◆ **Tugas latihan ini**:
1) Kutip persis bagian ulasan buku Lelaki Harimau mulai dari "Bahkan, tragedi Margio" sampai dengan "orang tua anak-anaknya.", termasuk kedua bagian tersebut.
2) Ubahlah paragraf yang diawali "Pola asuh juga mewarnai cerita ini" dalam ulasan buku Lelaki Harimau menjadi daftar poin singkat yang memuat fakta-fakta utamanya.
3) Lanjutkan ulasan buku Lelaki Harimau mulai setelah kalimat terakhirnya.

◆ **Bagian teks**:
+ + +

Buku Lelaki Harimau turut serta membawa ketimpangan sosial ekonomi dan kemiskinan yang dialami keluarga Komar bin Syueb (juga Anwar Sadat sebelum menikahi Kasia yang memiliki setengah wilayah daerah mereka). Harga diri Komar tidak cukup mampu menyeret keluarganya dari lubang kemelaratan sehingga mengizinkan dirinya menggunakan jalur kekerasan sebagai pelampiasan. Terbaca familier, bukan?
Pola asuh juga mewarnai cerita ini. Ketidakharmonisan dua keluarga, Komar dan Anwar Sadat, menyebabkan yang satu tercengkeram kekerasan, satu lagi mengenal pergaulan bebas. Rasa-rasanya, mereka, para orang tua, malah bersikap egois.
Bahkan, tragedi Margio menggigit mati Anwar Sadat bisa tidak akan pernah terjadi bila sedari awal terjalin komunikasi yang baik antara Komar dan Nuraeni sebelum keduanya memutuskan menikah. Sekalipun mereka menikah karena perjodohan (jangan membahas perihal pernikahan dini, ya, sebab dalam buku ini maupun masa lampau kita dulu, pernikahan dini itu hal lumrah), sepatutnya menjaga komunikasi perlu diupayakan agar tercipta hubungan yang berkualitas sehingga ketika menikah memiliki cukup kemampuan untuk membangun rumah tangga dan menjadi orang tua anak-anaknya.

+ + +

[Data penalaran spasial berbasis gambar]

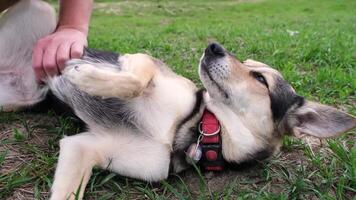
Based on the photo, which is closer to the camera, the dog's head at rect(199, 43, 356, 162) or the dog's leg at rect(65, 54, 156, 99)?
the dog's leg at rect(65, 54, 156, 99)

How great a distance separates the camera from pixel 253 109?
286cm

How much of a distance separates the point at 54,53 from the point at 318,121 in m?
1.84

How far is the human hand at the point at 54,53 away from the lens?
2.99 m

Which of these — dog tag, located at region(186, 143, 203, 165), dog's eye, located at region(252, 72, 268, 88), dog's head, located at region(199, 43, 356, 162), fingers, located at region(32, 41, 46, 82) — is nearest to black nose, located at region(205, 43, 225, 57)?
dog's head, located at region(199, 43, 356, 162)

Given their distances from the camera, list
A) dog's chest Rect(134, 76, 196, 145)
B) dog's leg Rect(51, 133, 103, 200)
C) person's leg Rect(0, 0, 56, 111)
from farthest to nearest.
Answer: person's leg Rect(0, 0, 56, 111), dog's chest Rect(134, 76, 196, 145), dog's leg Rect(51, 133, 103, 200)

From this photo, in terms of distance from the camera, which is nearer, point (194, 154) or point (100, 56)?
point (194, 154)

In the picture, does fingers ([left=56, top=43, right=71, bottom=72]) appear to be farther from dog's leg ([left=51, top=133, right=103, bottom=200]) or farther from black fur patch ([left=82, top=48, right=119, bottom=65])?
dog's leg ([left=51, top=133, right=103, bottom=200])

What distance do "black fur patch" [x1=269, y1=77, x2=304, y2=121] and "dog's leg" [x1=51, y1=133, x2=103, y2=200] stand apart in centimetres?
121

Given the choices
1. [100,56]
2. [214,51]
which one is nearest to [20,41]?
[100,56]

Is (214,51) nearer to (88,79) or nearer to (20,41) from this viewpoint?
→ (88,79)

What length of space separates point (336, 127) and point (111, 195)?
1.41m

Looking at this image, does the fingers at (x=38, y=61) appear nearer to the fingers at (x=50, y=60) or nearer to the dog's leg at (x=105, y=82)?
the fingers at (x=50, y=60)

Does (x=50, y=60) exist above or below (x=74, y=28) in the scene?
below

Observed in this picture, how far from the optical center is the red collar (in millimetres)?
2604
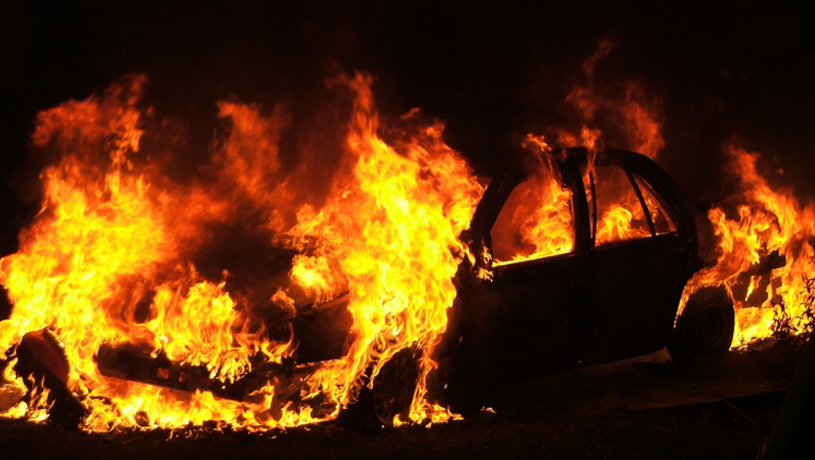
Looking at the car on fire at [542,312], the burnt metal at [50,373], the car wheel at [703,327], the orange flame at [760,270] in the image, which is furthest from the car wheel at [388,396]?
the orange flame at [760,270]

+ + +

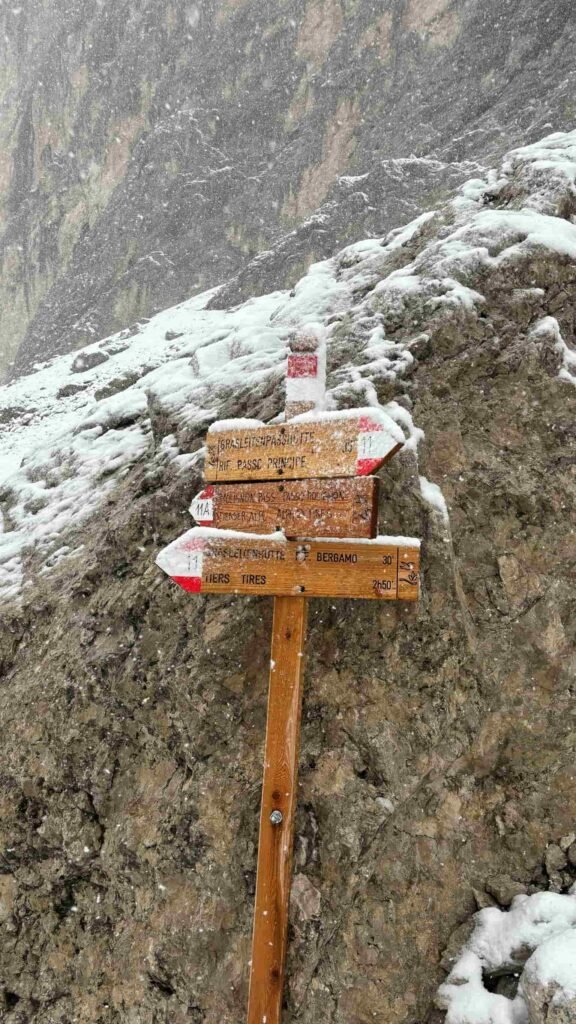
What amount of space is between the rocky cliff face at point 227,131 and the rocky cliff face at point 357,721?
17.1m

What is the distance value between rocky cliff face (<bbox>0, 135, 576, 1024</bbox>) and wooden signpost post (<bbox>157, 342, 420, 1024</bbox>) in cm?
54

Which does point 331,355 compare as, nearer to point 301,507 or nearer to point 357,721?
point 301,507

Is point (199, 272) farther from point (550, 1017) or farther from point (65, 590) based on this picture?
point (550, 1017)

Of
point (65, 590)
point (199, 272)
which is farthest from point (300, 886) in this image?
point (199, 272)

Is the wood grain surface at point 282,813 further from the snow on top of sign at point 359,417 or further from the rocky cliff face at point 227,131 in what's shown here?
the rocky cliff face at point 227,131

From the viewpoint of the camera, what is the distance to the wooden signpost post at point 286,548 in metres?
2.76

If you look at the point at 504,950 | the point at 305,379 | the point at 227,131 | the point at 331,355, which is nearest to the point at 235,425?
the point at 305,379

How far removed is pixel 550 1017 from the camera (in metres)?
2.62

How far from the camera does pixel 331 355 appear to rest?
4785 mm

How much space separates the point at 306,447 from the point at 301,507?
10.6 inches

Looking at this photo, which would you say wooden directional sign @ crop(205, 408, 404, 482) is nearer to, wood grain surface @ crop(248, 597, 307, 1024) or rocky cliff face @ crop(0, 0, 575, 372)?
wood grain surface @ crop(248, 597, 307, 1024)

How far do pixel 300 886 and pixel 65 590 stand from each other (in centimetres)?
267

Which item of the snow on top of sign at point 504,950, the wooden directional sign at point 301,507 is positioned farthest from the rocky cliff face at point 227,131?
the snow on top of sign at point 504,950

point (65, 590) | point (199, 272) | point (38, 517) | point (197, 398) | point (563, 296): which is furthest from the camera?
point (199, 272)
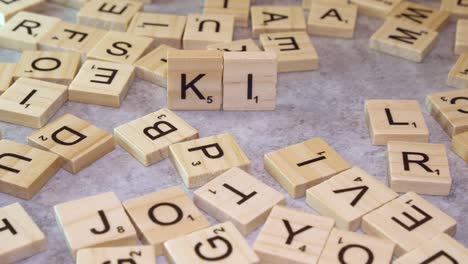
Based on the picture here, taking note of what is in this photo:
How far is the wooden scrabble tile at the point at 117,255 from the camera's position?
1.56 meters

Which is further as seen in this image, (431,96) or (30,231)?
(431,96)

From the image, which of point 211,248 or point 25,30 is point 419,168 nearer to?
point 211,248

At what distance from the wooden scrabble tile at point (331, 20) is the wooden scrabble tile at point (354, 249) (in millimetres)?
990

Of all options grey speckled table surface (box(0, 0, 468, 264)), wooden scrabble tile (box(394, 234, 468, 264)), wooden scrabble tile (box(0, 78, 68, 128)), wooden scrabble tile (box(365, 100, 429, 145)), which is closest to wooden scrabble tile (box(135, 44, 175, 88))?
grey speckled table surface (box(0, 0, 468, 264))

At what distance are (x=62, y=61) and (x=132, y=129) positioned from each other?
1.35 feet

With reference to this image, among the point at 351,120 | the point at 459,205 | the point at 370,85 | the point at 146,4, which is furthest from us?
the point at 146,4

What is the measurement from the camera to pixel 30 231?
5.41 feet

+ + +

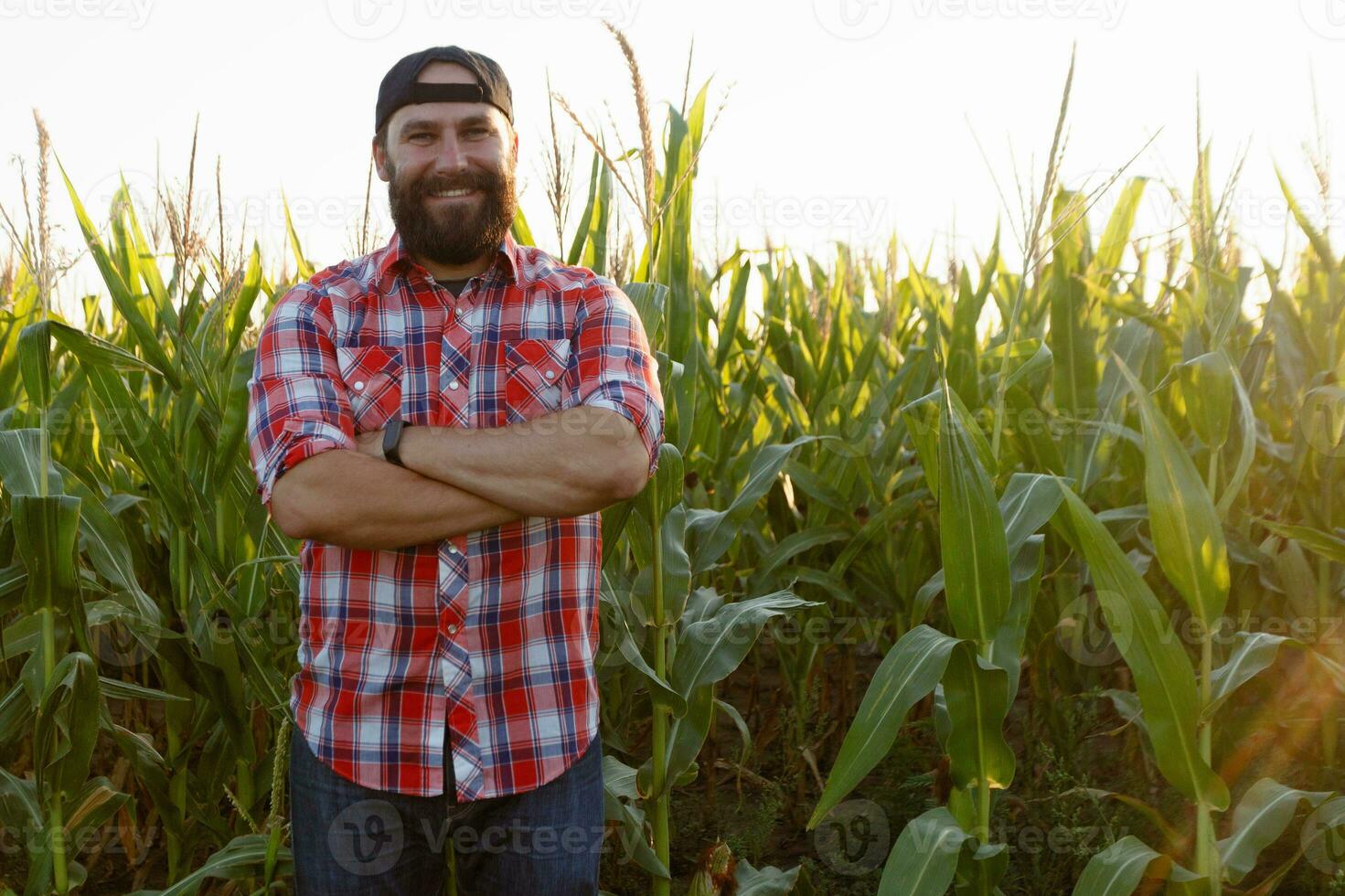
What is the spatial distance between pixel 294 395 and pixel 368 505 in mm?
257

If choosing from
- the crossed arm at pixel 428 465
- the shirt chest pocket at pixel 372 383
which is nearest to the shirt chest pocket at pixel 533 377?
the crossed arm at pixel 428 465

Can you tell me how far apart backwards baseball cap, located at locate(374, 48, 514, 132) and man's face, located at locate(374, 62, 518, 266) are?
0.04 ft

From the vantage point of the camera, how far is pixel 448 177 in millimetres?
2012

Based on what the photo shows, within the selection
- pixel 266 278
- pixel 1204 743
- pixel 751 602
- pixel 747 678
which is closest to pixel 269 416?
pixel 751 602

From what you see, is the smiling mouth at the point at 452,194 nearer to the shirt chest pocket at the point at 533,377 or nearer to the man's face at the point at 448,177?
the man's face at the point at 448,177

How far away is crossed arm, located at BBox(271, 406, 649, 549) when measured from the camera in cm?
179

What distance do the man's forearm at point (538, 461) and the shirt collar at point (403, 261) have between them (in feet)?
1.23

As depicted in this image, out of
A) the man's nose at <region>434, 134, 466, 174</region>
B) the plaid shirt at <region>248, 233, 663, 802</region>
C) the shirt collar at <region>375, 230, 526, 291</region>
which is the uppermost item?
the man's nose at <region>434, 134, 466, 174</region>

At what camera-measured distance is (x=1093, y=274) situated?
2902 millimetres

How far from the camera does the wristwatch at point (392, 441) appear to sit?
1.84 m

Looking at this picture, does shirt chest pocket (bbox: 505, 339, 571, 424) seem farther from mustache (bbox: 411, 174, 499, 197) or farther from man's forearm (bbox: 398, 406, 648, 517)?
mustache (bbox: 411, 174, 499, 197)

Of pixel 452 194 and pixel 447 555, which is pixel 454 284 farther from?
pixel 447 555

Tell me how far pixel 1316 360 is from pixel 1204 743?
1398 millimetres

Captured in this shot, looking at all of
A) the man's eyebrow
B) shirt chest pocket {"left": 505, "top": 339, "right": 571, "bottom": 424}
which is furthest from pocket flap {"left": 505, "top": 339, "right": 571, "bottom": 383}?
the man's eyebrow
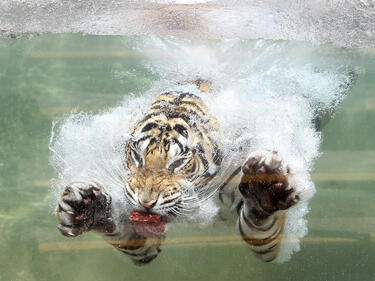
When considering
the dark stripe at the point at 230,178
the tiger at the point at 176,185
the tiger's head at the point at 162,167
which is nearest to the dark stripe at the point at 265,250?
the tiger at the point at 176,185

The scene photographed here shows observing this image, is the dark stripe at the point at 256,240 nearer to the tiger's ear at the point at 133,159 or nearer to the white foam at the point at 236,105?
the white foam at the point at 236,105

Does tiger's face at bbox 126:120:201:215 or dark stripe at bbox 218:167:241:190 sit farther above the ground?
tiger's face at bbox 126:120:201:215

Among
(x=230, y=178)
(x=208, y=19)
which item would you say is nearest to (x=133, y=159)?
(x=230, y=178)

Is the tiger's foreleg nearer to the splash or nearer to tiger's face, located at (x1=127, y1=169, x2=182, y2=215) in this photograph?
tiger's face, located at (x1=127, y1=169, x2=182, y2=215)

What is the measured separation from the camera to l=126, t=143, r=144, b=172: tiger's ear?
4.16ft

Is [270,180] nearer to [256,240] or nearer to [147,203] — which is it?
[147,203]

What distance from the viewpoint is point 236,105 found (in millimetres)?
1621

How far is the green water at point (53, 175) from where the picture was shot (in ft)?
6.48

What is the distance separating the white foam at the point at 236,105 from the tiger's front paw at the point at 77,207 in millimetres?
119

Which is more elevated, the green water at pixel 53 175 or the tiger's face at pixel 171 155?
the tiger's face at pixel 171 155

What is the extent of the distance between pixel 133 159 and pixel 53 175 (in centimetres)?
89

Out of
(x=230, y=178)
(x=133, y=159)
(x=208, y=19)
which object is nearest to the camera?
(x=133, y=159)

+ + +

◆ **Jawaban berurutan**:
1)
Bahkan, tragedi Margio menggigit mati Anwar Sadat bisa tidak akan pernah terjadi bila sedari awal terjalin komunikasi yang baik antara Komar dan Nuraeni sebelum keduanya memutuskan menikah. Sekalipun mereka menikah karena perjodohan (jangan membahas perihal pernikahan dini, ya, sebab dalam buku ini maupun masa lampau kita dulu, pernikahan dini itu hal lumrah), sepatutnya menjaga komunikasi perlu diupayakan agar tercipta hubungan yang berkualitas sehingga ketika menikah memiliki cukup kemampuan untuk membangun rumah tangga dan menjadi orang tua anak-anaknya.

2)
- Pola asuh turut mewarnai cerita.
- Keluarga Komar dan keluarga Anwar Sadat sama-sama tidak harmonis.
- Akibatnya, yang satu tercengkeram kekerasan, sedangkan yang lain mengenal pergaulan bebas.
- Para orang tua terkesan justru bersikap egois.

3)
Parahnya, komunikasi pun turut macet ketika keduanya menjalani kehidupan berumah tangga sampai beranak pinak. Tidak saling menyampaikan kegelisahan, saling memendam ketakutan dan amarah, bahkan ada yang melampiaskannya pada benda-benda di dapur.
Melalui Lelaki Harimau, pembaca bisa menarik makna kata harimau tersebut. Sebagai hal mistis, Eka menuturkan bagaimana takhayul mampu menjadi bagian dari kehidupan masyarakat sehari-hari, telah menjadi sesuatu yang diwariskan dari generasi ke generasi. Namun sayangnya, unsur supernatural roh harimau kurang nendang. Ia diceritakan sedikit sekali.
Selain itu, harimau juga bisa mengandung makna yang berbeda, sebagai simbol, sebagai metafora. Bukanlah manusia dapat berubah menjadi seekor harimau, melainkan menuangkan representasi kebengisan-kekejaman-kekuatan-keberanian-keliaran sikap manusia. Sisi lain manusia yang muncul atas satu hal yang sulit dikendalikannya, sesuatu yang berbahaya yang berada pada hati paling dalam manusia sebagaimana ungkapan “Jangan membangunkan harimau tidur”.
Satu hal yang menarik seusai membaca novel ini, selain yang sudah saya uraikan di atas, saya memiliki pandangan bahwa apa yang dilakukan para karakter ini adalah hal yang wajar, tetapi berakhir nahas.
Saya tidak bersepakat dengan tindakan KDRT maupun kekerasan seksual apalagi pembunuhan. Di sini saya ingin menyampaikan bahwa ketika Komar mengabaikan Nuraeni yang tengah hamil anak ketiga (hasil perselingkuhannya) itu sesuatu yang wajar. Tidak semua suami atau ayah memiliki kelapangan hati menerima hal tersebut, sebagaimana tidak semua istri atau ibu mau mengasuh anak haram pasangannya yang dibawa pulang. Padahal Margio memahami itu, lantas mengapa menjadikan itu sebagai amarah bertambah-tambah bahkan sampai mencari keberadaan sanng ayah ke mana-mana.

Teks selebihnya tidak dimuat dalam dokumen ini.